デービッド・ケイは、日本の表現の自由を高く評価すると述べながら、報告書では過度な懸念を並べた。
自民党での質疑における態度と報告内容の齟齬は、理解不足か、意図的な二重基準を疑わせる。

2017-07-07

不可解なケイ氏の態度。
私自身、とても不思議な思いがしたのは、自由民主党を訪れ、直接目の当たりにしたケイ氏の態度でした。
報告書には、日本は憲法二十一条で非常に高いレベルで表現の自由をシステム的に保障しており、これを評価するとも書いている。
その上で、自分には懸念があり、自分は国連から独立した一個人の発言に過ぎないと述べた。

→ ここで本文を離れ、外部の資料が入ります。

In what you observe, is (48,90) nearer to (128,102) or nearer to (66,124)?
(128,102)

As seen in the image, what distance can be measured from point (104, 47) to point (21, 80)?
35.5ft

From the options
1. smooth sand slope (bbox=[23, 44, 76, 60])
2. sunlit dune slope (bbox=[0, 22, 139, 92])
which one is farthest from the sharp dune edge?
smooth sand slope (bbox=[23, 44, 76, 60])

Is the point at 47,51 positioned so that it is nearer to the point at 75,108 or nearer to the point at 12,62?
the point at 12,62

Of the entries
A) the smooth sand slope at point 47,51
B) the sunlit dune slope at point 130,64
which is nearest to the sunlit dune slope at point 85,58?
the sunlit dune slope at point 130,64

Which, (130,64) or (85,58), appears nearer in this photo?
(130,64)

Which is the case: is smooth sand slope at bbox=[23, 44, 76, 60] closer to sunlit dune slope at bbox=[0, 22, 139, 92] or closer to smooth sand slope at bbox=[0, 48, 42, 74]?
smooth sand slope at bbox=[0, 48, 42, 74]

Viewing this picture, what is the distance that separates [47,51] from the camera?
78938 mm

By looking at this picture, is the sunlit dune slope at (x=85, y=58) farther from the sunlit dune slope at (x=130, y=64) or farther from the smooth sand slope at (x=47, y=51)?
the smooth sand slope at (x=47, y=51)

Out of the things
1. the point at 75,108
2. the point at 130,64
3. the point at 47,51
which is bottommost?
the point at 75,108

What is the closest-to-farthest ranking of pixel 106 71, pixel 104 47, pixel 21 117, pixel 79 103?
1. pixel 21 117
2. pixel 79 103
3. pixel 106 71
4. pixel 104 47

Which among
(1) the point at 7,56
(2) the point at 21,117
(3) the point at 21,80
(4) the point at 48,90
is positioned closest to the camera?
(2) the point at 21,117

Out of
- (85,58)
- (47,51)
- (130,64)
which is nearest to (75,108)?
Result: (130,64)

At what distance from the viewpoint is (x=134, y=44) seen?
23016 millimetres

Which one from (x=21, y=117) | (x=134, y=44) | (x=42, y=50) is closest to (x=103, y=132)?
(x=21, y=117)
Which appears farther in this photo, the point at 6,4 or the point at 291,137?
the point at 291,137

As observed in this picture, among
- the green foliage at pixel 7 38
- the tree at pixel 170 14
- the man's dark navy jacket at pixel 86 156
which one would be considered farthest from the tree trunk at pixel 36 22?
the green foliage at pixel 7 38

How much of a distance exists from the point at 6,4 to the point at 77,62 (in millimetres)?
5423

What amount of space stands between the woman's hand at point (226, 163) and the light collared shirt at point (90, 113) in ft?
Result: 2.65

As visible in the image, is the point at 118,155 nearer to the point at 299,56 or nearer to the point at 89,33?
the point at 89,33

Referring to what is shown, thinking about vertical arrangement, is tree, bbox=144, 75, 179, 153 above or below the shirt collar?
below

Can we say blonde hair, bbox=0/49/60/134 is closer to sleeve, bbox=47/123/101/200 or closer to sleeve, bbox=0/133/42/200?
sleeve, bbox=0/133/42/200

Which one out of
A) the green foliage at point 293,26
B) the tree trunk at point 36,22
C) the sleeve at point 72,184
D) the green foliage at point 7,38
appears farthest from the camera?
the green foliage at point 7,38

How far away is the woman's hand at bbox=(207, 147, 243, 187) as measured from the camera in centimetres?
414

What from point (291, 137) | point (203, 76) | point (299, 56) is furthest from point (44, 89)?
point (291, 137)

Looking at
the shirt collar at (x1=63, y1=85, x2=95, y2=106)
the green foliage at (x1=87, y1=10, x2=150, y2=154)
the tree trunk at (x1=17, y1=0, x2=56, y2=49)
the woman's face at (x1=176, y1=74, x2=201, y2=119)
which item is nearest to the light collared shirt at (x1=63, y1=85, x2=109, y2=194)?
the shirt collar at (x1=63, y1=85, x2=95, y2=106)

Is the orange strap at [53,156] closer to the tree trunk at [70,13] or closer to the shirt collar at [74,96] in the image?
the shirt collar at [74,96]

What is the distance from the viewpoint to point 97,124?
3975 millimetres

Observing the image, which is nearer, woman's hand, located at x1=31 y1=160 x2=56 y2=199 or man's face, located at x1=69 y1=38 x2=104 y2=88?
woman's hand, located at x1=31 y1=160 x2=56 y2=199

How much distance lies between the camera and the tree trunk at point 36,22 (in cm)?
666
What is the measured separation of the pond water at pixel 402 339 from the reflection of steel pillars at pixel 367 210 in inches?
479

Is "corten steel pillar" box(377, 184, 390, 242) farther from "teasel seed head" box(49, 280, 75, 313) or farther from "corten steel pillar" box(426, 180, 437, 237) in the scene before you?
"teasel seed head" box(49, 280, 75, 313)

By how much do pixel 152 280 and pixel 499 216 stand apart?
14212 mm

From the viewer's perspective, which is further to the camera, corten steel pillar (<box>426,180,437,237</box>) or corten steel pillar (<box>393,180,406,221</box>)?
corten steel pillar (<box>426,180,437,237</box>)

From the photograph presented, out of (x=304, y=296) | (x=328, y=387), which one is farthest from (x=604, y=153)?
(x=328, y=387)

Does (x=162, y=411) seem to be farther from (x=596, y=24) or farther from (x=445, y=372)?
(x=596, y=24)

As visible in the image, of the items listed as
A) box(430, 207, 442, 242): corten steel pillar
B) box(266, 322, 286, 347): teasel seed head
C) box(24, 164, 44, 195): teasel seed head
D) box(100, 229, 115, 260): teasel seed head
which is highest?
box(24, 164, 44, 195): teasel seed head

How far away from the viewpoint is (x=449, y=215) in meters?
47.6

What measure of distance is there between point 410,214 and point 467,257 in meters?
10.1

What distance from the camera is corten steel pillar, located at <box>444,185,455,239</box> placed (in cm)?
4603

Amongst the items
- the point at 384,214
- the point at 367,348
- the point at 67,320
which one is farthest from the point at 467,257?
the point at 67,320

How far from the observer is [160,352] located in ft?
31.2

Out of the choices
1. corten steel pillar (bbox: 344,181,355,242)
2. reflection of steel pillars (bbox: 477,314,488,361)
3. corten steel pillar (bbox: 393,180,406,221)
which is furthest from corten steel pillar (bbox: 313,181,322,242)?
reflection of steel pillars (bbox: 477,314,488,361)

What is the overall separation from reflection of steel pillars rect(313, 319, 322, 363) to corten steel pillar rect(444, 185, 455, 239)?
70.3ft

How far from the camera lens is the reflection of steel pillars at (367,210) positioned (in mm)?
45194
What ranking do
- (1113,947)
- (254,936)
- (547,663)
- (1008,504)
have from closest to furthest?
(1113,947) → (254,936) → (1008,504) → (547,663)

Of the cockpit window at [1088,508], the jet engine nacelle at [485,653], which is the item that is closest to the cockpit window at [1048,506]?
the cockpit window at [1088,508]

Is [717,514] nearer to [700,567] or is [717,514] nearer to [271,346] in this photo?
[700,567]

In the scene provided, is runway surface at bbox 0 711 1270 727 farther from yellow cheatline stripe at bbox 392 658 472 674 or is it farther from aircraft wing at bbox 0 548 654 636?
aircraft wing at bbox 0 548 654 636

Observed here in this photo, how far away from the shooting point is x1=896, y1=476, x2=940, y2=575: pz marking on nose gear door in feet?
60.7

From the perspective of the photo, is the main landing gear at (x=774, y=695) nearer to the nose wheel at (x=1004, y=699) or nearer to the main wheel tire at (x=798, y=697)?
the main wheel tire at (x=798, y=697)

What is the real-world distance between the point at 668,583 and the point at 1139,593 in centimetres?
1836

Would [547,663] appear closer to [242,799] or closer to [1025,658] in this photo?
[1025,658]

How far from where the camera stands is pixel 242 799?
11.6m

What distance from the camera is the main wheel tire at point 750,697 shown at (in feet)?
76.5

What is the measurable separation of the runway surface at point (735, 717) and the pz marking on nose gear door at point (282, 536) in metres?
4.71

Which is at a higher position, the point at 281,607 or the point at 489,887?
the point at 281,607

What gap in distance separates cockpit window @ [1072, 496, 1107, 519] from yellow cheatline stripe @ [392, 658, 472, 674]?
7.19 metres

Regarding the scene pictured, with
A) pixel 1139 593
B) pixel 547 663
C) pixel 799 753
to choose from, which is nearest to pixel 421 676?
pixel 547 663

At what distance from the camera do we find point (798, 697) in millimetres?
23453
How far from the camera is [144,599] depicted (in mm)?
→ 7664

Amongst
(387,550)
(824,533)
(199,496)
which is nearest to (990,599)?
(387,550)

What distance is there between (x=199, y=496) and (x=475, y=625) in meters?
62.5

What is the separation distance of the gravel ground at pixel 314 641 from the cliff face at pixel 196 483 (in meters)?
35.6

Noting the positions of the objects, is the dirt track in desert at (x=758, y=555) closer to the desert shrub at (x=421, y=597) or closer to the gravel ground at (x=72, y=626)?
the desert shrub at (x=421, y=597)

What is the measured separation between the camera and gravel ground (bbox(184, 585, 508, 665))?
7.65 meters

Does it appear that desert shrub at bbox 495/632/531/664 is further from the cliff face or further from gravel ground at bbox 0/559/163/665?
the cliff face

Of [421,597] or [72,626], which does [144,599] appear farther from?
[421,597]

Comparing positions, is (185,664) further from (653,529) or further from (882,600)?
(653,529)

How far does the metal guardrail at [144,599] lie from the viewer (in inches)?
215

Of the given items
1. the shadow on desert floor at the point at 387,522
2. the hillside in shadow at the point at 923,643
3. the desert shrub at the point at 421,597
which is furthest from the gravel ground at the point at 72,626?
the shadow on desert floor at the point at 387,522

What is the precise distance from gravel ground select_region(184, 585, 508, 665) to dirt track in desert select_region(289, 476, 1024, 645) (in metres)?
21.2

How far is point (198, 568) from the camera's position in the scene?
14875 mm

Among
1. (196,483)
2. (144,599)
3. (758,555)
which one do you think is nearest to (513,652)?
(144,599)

法的拘束力はなく、自分が言っていることは勧告ではなく、あくまで提言に過ぎないと強調した。
「私は日本が大好きだ」とも彼は言った。
私はあなた方を攻撃するためにここにいるわけではない、攻撃のための報告ではない、という姿勢で、報告書と目の前の彼とは別人ではないかと思えたほどだった。
実は、ケイ氏の話を直接うかがうにあたって、私どもは一定の配慮をしていた。
報告内容がとんでもないからといって激しく糾弾すれば、「日本の言論状況は貧しい」と逆手に取られかねない。
逆に、静かに聞くだけでは、「自民党の代議士は反論できなかった」と利用されかねない。
立場を明確にしつつ理性的に臨もうと考えていただけに、彼の態度は意外で違和感があった。
私は、特定秘密保護法に対する彼の理解について質問した。
彼は、報道関係者の業務に萎縮効果を与えないよう法改正を勧告しているが、そもそも法律は報道や取材を対象としていない。
何をどう改正すべきなのか、萎縮そのものは存在しないのではないかと質した。
これに対しケイ氏は、「ジャーナリストが非処罰であることは認識している」「新法が表現の自由の保障につながることが重要で、政府は努力していると認識している」と、はぐらかすように答えた。
質疑の中で、城内実衆議院議員が、「申し立ては客観的事実に基づくべきで、報告書は偏見に満ちている」「事実より歪曲やねつ造、伝聞に基づいた記述でバイアスが掛かっている」と英語で強く批判した場面があった。
このときケイ氏は語気を荒げ、「レッテルを貼られ失望した」と述べた。
ただし続けて、「日本は強固な民主主義と法の支配のもとで表現の自由が保護され、世界で最も保護されている国の一つだ」「大好きな日本を攻撃するつもりはなく、心から良い国だと思う」とも述べた。
結局、一時間二十分の質疑を経て、彼は沖縄に一度も足を運んでおらず、現場を直接見ていないと認めた。
それでも、「報告と本人の弁の異様な乖離」という印象だけが強く残った。